**PROBLEM STATEMENT:**
Print the entries verbatim, leaving out the images they contain.
--------
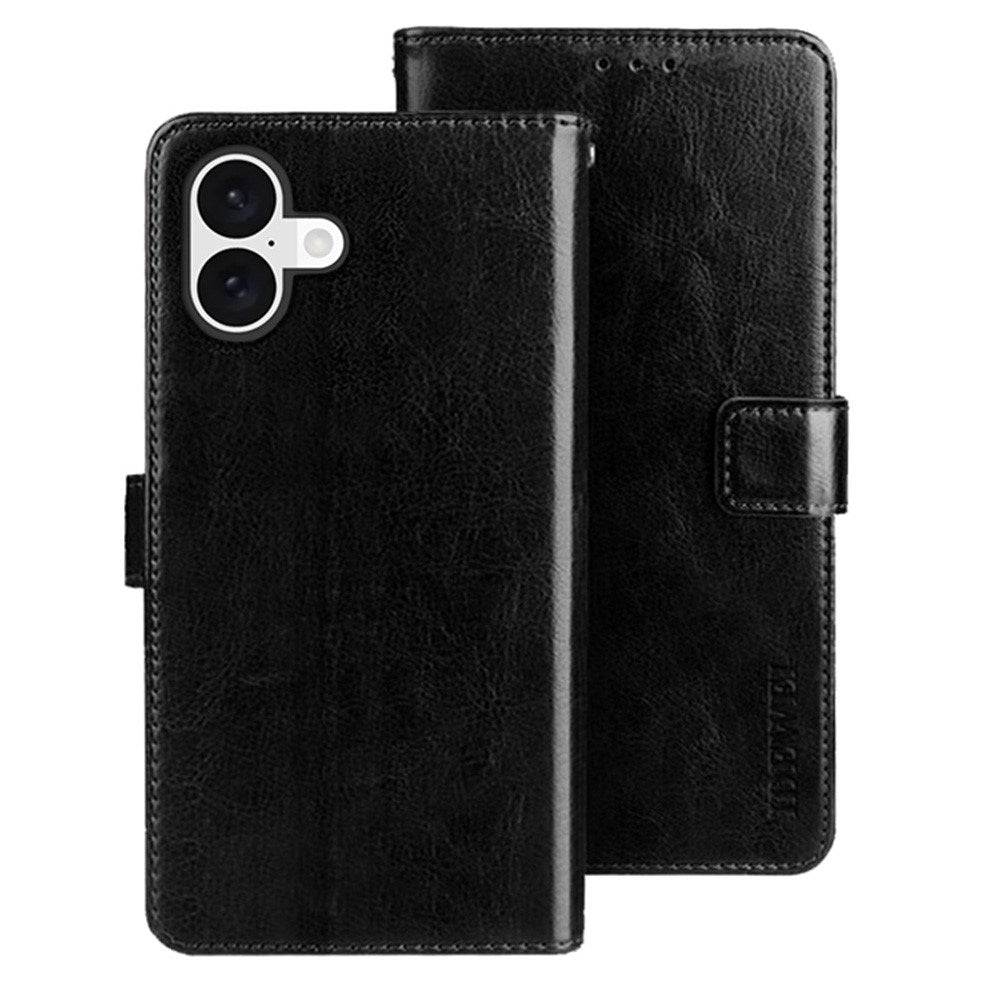 EIDERWOOD iPhone 16 Plus Kunstskinn Flip Deksel m. Lommebok & Stativfunksjon - Svart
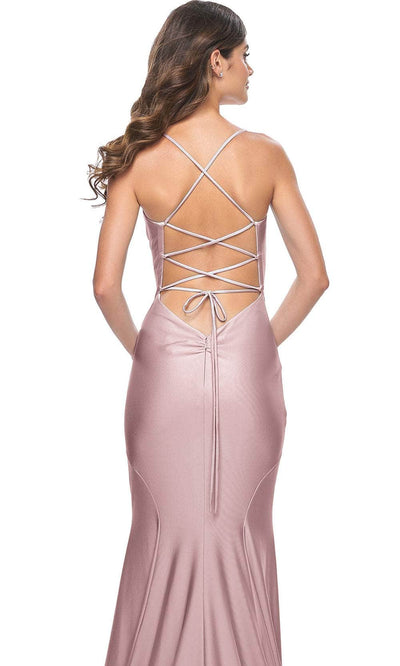 La Femme 31878 V-Neck Jersey Prom Dress Simple Wedding Guest Gown with Slit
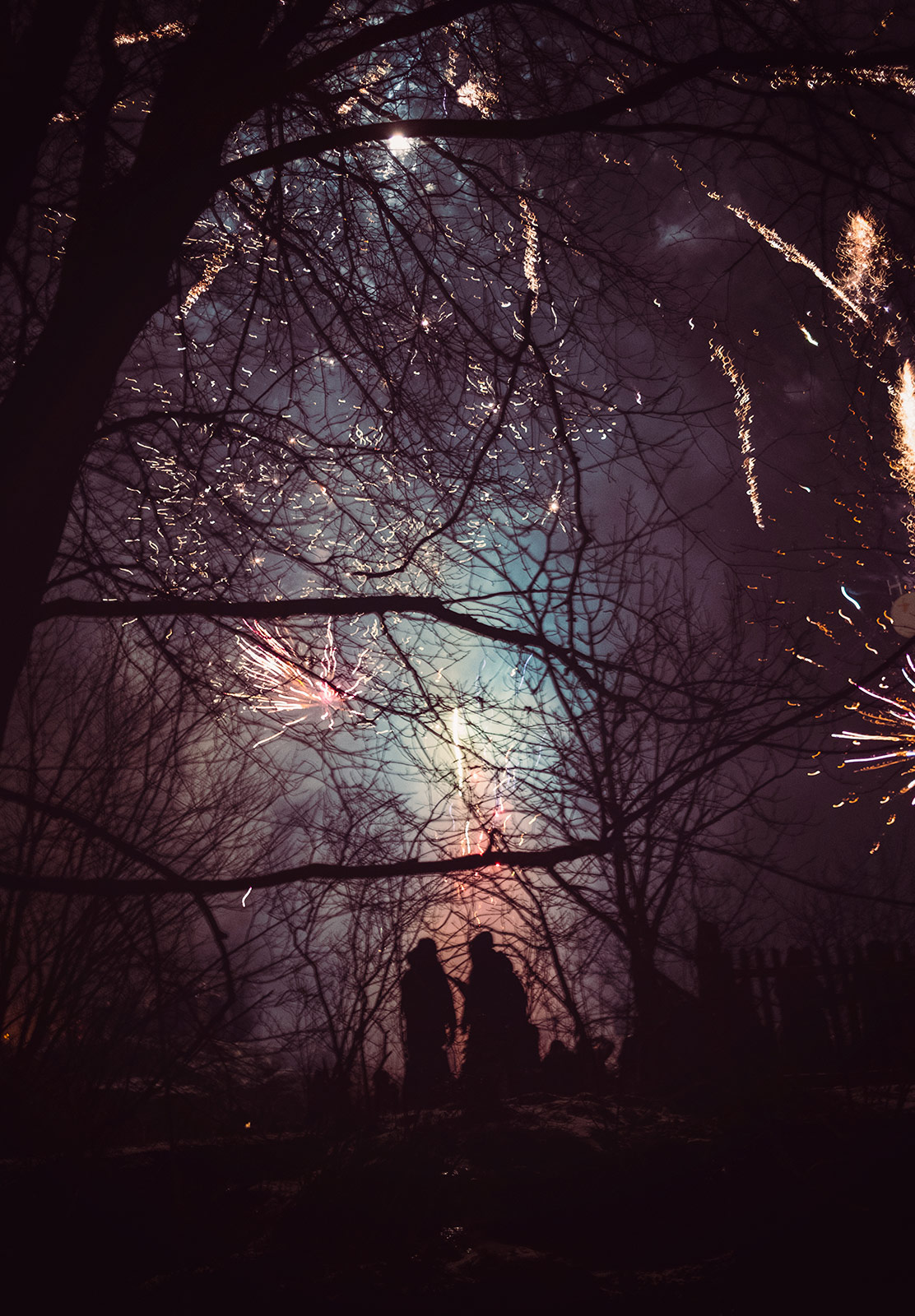 Couple silhouette illuminated by fireworks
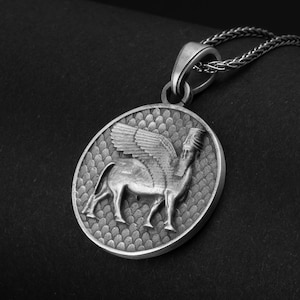 Lamassu Necklace, Assyrian Jewelry, Mesopotamian Art, Sterling Silver, Ancient Symbol, Protective Spirit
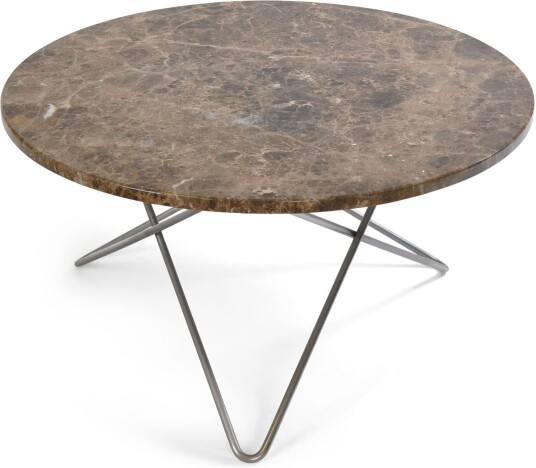 Ox Denmarq - O Table Stainless Steel Frame Top: Brown Marble Sofabord Dennis Marquart Brun Metall/stein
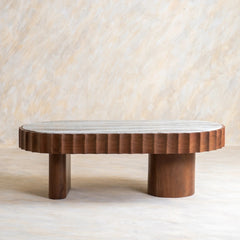 Tatvaacasa Wooden Modern Marble Top Coffee Table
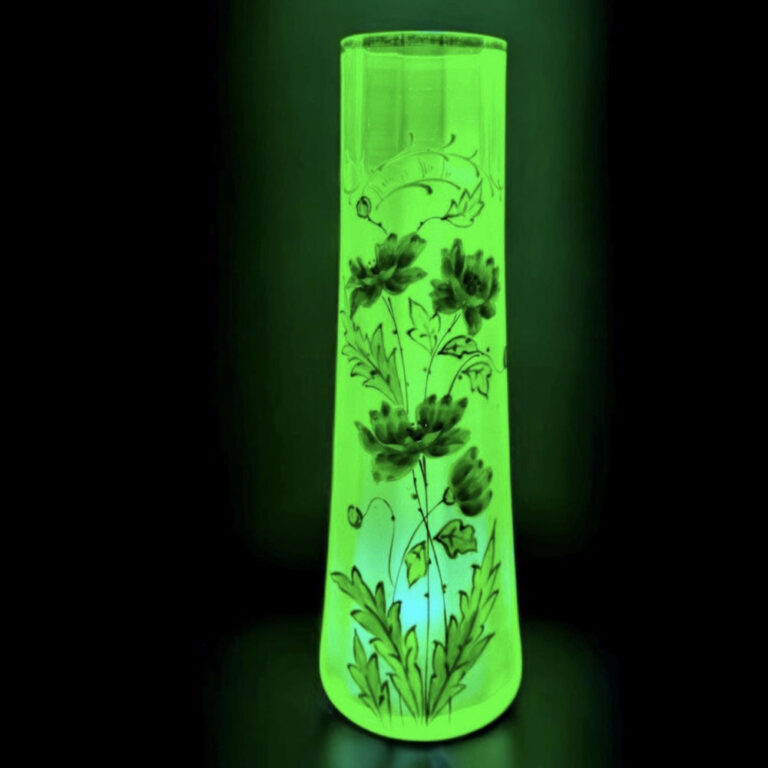 Victorian uranium glass vase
--------
**EXERCISE SOLUTION:**
 EIDERWOOD iPhone 16 Plus Kunstskinn Flip Deksel m. Lommebok & Stativfunksjon - Svart
 La Femme 31878 V-Neck Jersey Prom Dress Simple Wedding Guest Gown with Slit
 Couple silhouette illuminated by fireworks
 Lamassu Necklace, Assyrian Jewelry, Mesopotamian Art, Sterling Silver, Ancient Symbol, Protective Spirit
 Ox Denmarq - O Table Stainless Steel Frame Top: Brown Marble Sofabord Dennis Marquart Brun Metall/stein
 Tatvaacasa Wooden Modern Marble Top Coffee Table
 Victorian uranium glass vase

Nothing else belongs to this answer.